New methodology for identifying local mechanical properties of a heterogeneous material by nanoindentation : application to civil engineering materials
Advisors: Luc Dormieux, Denis Garnier, Camille Chateau
The present work proposes and develops a complete methodology for identifying the local mechanical properties of a heterogeneous material at the scale of the constitutive phases. It is a combination of very diverse skills in theory, in numerical simulation and in experimentation. More precisely, the theoretical part concerns the determination of the nano-micro relations for the indentation module; the numerical part based on the yield design theory is carried out to find the last relations applicable for the hardness; and the last part is performed to obtain homogenized properties by the experimental way using the nano-indentation technique.
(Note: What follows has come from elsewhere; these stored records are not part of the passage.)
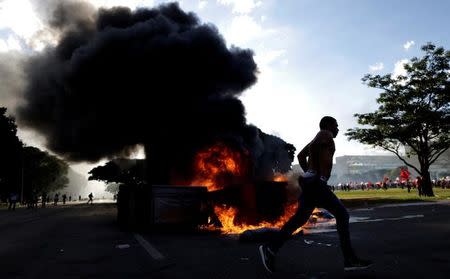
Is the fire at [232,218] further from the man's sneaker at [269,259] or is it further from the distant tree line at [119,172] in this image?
the distant tree line at [119,172]

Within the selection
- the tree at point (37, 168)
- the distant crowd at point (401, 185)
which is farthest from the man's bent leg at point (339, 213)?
the tree at point (37, 168)

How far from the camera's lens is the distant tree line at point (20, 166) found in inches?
1727

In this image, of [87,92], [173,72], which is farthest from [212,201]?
[87,92]

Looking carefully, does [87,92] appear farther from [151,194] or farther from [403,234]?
[403,234]

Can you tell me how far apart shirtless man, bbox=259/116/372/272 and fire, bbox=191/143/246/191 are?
7.90 metres

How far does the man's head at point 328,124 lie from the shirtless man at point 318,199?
16 centimetres

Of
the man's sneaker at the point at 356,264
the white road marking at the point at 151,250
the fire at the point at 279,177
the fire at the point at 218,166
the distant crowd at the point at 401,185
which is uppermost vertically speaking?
the fire at the point at 218,166

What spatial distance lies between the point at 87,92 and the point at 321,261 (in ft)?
49.7

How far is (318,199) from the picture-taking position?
4746 mm

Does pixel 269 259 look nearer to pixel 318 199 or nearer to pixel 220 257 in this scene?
pixel 318 199

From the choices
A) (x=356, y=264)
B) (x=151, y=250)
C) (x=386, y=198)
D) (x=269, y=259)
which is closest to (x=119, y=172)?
(x=386, y=198)

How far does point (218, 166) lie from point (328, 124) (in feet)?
27.3

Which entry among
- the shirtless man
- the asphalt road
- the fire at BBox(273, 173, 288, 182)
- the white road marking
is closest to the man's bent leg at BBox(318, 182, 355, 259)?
the shirtless man

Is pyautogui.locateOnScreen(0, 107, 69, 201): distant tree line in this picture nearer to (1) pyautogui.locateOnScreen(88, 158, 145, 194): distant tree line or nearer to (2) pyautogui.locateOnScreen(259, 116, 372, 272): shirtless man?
(1) pyautogui.locateOnScreen(88, 158, 145, 194): distant tree line
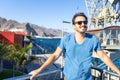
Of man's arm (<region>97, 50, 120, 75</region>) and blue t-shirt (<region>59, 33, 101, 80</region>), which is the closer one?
blue t-shirt (<region>59, 33, 101, 80</region>)

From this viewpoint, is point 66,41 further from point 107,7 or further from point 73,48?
point 107,7

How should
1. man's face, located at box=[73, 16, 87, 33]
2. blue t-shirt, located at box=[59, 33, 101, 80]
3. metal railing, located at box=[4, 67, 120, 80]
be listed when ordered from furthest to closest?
metal railing, located at box=[4, 67, 120, 80] < man's face, located at box=[73, 16, 87, 33] < blue t-shirt, located at box=[59, 33, 101, 80]

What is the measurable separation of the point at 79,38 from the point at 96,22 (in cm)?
5596

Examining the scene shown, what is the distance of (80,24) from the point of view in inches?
167

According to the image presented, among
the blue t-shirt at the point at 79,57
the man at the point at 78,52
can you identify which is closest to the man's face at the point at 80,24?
the man at the point at 78,52

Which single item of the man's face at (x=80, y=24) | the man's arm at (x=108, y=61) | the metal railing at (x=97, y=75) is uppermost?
the man's face at (x=80, y=24)

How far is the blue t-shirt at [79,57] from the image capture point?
4.13 meters

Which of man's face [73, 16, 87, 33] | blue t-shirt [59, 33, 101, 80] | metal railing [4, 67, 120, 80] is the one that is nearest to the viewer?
blue t-shirt [59, 33, 101, 80]

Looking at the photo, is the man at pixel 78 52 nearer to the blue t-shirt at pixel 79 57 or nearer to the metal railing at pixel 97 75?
the blue t-shirt at pixel 79 57

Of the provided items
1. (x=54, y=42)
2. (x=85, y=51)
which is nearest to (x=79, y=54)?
(x=85, y=51)

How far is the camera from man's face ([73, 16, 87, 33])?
4.24 metres

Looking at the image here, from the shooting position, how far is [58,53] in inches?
172

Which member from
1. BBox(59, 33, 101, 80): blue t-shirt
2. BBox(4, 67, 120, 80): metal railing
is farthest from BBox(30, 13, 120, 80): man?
BBox(4, 67, 120, 80): metal railing

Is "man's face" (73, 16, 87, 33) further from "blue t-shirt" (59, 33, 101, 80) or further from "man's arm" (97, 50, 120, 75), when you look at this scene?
"man's arm" (97, 50, 120, 75)
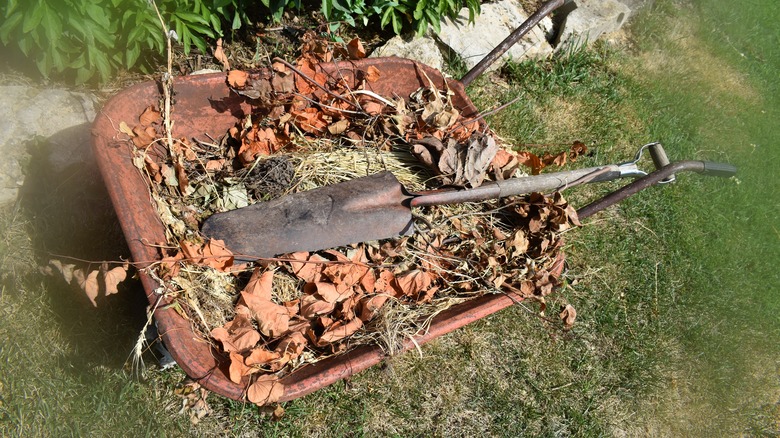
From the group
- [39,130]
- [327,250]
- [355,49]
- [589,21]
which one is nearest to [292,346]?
[327,250]

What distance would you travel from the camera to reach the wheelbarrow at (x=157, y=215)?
5.99 feet

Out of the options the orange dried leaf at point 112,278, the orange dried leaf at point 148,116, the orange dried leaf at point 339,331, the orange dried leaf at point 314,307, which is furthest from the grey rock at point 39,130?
the orange dried leaf at point 339,331

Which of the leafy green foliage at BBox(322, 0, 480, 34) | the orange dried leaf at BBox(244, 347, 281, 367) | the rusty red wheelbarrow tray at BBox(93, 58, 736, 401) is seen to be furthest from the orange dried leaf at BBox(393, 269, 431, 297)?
the leafy green foliage at BBox(322, 0, 480, 34)

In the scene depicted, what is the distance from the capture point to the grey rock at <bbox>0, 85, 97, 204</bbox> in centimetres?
250

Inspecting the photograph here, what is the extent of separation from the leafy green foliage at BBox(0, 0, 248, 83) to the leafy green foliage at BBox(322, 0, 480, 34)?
66cm

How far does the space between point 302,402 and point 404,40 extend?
2.19 meters

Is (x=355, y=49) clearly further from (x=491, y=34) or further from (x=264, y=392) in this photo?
(x=264, y=392)

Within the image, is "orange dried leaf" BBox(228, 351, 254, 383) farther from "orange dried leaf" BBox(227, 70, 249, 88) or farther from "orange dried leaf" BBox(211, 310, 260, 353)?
"orange dried leaf" BBox(227, 70, 249, 88)

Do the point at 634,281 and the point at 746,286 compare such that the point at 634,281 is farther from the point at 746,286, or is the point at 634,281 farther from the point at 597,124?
the point at 597,124

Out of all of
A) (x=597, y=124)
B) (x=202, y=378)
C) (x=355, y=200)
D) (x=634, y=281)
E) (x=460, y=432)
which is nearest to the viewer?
(x=202, y=378)

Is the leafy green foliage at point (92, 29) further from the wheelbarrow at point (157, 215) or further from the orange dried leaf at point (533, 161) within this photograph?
the orange dried leaf at point (533, 161)

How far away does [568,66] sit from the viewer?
12.8ft

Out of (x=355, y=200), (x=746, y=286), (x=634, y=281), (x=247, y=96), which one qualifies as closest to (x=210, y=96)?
(x=247, y=96)

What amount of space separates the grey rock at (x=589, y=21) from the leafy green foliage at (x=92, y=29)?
226cm
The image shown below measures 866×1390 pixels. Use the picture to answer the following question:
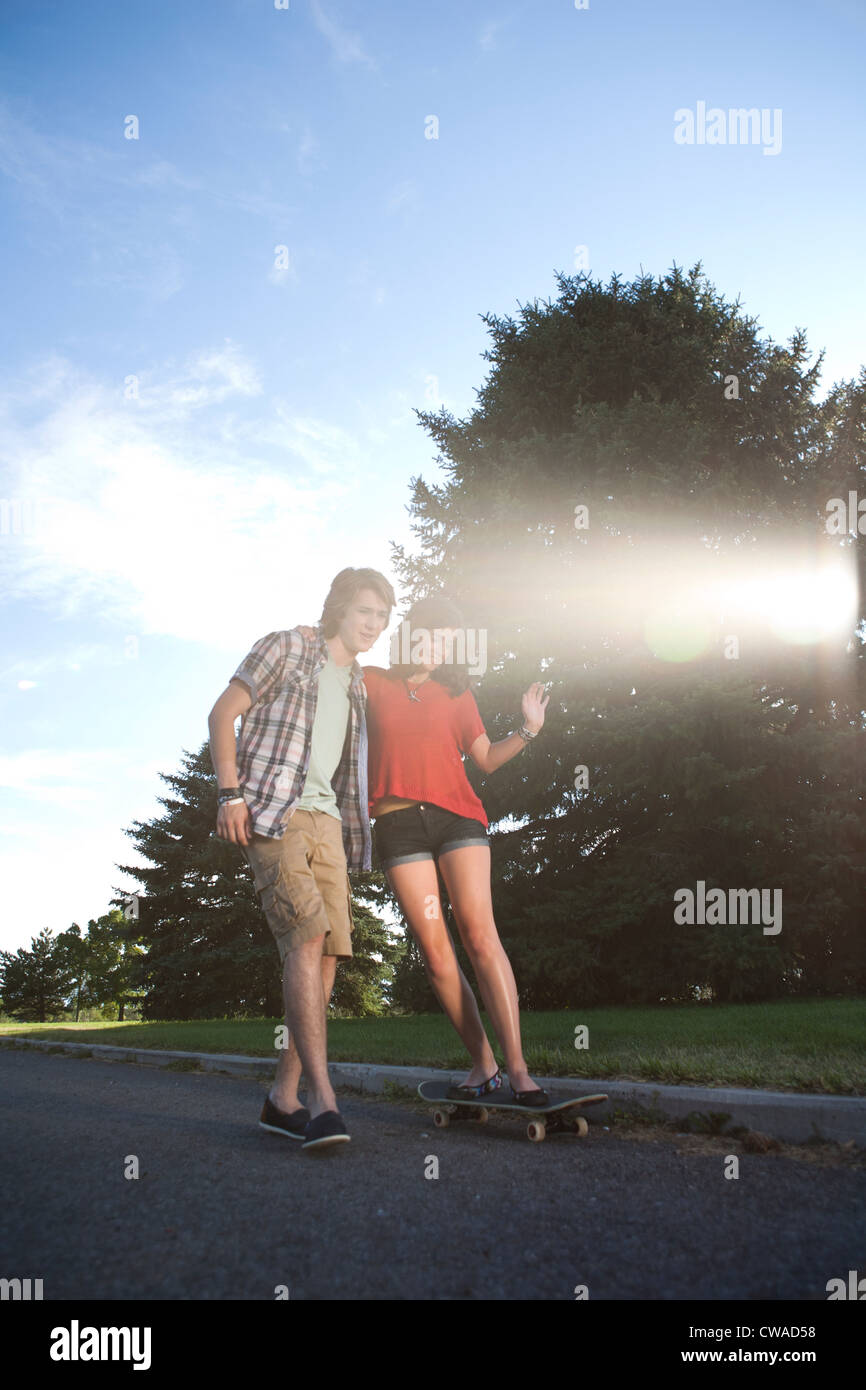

The experimental study of the thesis is for the purpose of determining indentation properties of different cement paste samples. A complete experimental program, is developed, which allows characterizing the main phases at the micrometric scale of this material, among which we are mainly interested in the C-S-H matrix phases. The modeling of the problem related to the penetration of an indentation point into a material is studied. For this, the first way, based on the kinematic approach of the yield design theory, consists in trying to construct ruin mechanisms analytically, then to make them evolve according to the change of the initial geometry, in order to obtain the corresponding ultimate load. The second way is then to follow the same approach, but by building numerically these ruin mechanisms. The obtained load depends naturally on the retained criteria parameters, which are determined by the combination with the experimental results. The Von-Mises and Tresca strength criteria for purely coherent materials as well as the elliptical one are examined in this work.